» Raw records:
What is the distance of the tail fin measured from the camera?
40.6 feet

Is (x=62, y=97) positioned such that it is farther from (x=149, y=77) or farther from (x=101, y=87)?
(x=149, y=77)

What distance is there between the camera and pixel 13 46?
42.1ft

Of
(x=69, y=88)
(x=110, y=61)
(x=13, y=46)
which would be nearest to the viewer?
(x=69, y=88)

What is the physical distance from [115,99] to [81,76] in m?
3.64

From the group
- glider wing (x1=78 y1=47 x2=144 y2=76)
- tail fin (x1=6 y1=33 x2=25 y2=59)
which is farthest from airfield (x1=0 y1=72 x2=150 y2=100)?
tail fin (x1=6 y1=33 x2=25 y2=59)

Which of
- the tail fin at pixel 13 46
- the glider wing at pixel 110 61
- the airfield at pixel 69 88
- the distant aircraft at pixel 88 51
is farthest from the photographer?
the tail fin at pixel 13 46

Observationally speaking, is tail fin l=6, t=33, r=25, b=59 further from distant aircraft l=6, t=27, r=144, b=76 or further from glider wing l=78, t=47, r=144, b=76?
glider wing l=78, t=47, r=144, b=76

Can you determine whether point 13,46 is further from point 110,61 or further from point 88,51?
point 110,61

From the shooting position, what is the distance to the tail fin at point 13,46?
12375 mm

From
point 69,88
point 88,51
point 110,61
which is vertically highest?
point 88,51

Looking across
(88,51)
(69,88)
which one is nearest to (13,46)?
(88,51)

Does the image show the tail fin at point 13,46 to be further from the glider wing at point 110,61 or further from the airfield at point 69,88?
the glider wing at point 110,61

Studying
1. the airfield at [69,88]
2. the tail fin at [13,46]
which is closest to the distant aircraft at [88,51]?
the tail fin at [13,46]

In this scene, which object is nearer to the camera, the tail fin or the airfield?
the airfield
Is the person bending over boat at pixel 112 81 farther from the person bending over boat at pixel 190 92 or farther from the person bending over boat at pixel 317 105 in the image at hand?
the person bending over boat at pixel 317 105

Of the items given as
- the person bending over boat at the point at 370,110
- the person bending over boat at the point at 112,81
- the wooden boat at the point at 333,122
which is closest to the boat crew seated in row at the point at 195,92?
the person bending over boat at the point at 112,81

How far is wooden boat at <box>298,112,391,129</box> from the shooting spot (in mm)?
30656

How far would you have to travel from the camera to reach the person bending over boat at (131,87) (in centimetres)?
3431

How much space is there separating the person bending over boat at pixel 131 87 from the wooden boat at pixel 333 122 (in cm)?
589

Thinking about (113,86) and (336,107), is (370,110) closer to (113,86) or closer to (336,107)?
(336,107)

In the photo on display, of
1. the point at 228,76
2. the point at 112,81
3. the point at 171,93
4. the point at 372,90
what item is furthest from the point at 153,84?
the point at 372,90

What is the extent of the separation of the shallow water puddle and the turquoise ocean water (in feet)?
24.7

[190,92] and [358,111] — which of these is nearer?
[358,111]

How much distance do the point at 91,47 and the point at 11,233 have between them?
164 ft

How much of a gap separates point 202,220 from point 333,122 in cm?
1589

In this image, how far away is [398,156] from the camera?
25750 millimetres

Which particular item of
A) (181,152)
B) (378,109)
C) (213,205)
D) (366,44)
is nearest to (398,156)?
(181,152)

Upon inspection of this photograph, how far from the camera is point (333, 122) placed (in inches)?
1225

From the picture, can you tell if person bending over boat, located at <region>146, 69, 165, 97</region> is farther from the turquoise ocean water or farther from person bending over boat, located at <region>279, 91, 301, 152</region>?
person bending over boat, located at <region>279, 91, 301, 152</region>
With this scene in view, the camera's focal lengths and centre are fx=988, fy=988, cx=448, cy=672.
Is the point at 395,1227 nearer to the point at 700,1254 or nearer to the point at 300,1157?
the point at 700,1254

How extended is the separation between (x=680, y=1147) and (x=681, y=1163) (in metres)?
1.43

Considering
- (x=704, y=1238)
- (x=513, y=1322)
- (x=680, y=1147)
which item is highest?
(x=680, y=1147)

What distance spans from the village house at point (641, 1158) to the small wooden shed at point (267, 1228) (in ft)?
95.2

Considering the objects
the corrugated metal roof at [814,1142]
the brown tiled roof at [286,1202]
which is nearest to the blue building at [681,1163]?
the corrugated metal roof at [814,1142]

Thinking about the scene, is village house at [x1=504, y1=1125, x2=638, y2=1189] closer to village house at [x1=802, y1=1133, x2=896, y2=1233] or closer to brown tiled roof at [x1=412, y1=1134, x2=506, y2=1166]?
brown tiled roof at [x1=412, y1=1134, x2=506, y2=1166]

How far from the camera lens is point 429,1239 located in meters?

» WHAT THE EXERCISE ASKS: Above are the records; copy all of them exactly.

» COMPLETED TASK:
What is the distance of the tail fin measured from the camera?
40.6 feet

Is (x=62, y=97) positioned such that it is farther from (x=149, y=77) or farther from (x=101, y=87)?
(x=149, y=77)

What distance is there between the camera and pixel 13 46?
42.1ft

Of
(x=69, y=88)
(x=110, y=61)
(x=13, y=46)
which would be nearest to the viewer?
(x=69, y=88)

What is the physical distance from [115,99] to [81,76] in m?
3.64

From the group
- glider wing (x1=78 y1=47 x2=144 y2=76)
- tail fin (x1=6 y1=33 x2=25 y2=59)
which is farthest from airfield (x1=0 y1=72 x2=150 y2=100)?
tail fin (x1=6 y1=33 x2=25 y2=59)

Which of
- the tail fin at pixel 13 46
- the glider wing at pixel 110 61
- the airfield at pixel 69 88
- the distant aircraft at pixel 88 51
is farthest from the photographer?
the tail fin at pixel 13 46

Observationally speaking, is tail fin l=6, t=33, r=25, b=59 further from distant aircraft l=6, t=27, r=144, b=76 or further from glider wing l=78, t=47, r=144, b=76?
glider wing l=78, t=47, r=144, b=76

Can you determine whether point 13,46 is further from point 110,61 or further from point 88,51?
point 110,61

From the shooting position, what is the distance to the tail fin at point 13,46?
12375 mm

From
point 69,88
point 88,51
point 110,61
which is vertically highest?
point 88,51

Looking across
(88,51)
(69,88)
which one is nearest to (13,46)?
(88,51)

Does the image show the tail fin at point 13,46 to be further from the glider wing at point 110,61 or further from the airfield at point 69,88?
the glider wing at point 110,61

Studying
1. the airfield at [69,88]
2. the tail fin at [13,46]
which is closest to the distant aircraft at [88,51]?
the tail fin at [13,46]

In this scene, which object is nearer to the camera, the tail fin or the airfield?
the airfield
Is the person bending over boat at pixel 112 81 farther from the person bending over boat at pixel 190 92 or farther from the person bending over boat at pixel 317 105 in the image at hand?
the person bending over boat at pixel 317 105

Of the items given as
- the person bending over boat at the point at 370,110
- the person bending over boat at the point at 112,81
- the wooden boat at the point at 333,122
which is closest to the boat crew seated in row at the point at 195,92?
the person bending over boat at the point at 112,81

How far is wooden boat at <box>298,112,391,129</box> from the shooting spot (in mm)?
30656

How far would you have to travel from the camera to reach the person bending over boat at (131,87) (in centimetres)?
3431

How much space is there separating the person bending over boat at pixel 131 87 from the wooden boat at pixel 333 122 (in cm)?
589

Thinking about (113,86) and (336,107), is (370,110) closer to (113,86) or closer to (336,107)?
(336,107)

In the photo on display, of
1. the point at 228,76
2. the point at 112,81
3. the point at 171,93
4. the point at 372,90
what item is furthest from the point at 153,84?
the point at 372,90

What is the extent of the separation of the shallow water puddle and the turquoise ocean water (in feet)?
24.7

[190,92] and [358,111] — which of these is nearer?
[358,111]

How much distance do the point at 91,47 and the point at 11,233 have between them?
164 ft

How much of a gap separates point 202,220 from point 333,122 in cm?
1589

In this image, how far away is [398,156] from the camera?
25750 millimetres

Which particular item of
A) (181,152)
B) (378,109)
C) (213,205)
D) (366,44)
is nearest to (398,156)?
(181,152)

Upon inspection of this photograph, how far from the camera is point (333, 122) placed (in inches)?
1225

From the picture, can you tell if person bending over boat, located at <region>146, 69, 165, 97</region> is farther from the turquoise ocean water or farther from person bending over boat, located at <region>279, 91, 301, 152</region>?
person bending over boat, located at <region>279, 91, 301, 152</region>
With this scene in view, the camera's focal lengths and centre are fx=988, fy=988, cx=448, cy=672.
Is the point at 395,1227 nearer to the point at 700,1254 or nearer to the point at 300,1157?
the point at 700,1254

How extended is the separation between (x=680, y=1147) and (x=681, y=1163) (in metres)?
1.43

Considering
- (x=704, y=1238)
- (x=513, y=1322)
- (x=680, y=1147)
which item is highest?
(x=680, y=1147)

What distance spans from the village house at point (641, 1158) to the small wooden shed at point (267, 1228) (in ft)?
95.2

Considering the objects
the corrugated metal roof at [814,1142]
the brown tiled roof at [286,1202]
which is nearest to the blue building at [681,1163]?
the corrugated metal roof at [814,1142]

Thinking about the scene, is village house at [x1=504, y1=1125, x2=638, y2=1189] closer to village house at [x1=802, y1=1133, x2=896, y2=1233] or closer to brown tiled roof at [x1=412, y1=1134, x2=506, y2=1166]?
brown tiled roof at [x1=412, y1=1134, x2=506, y2=1166]

How far from the camera lens is point 429,1239 located in meters?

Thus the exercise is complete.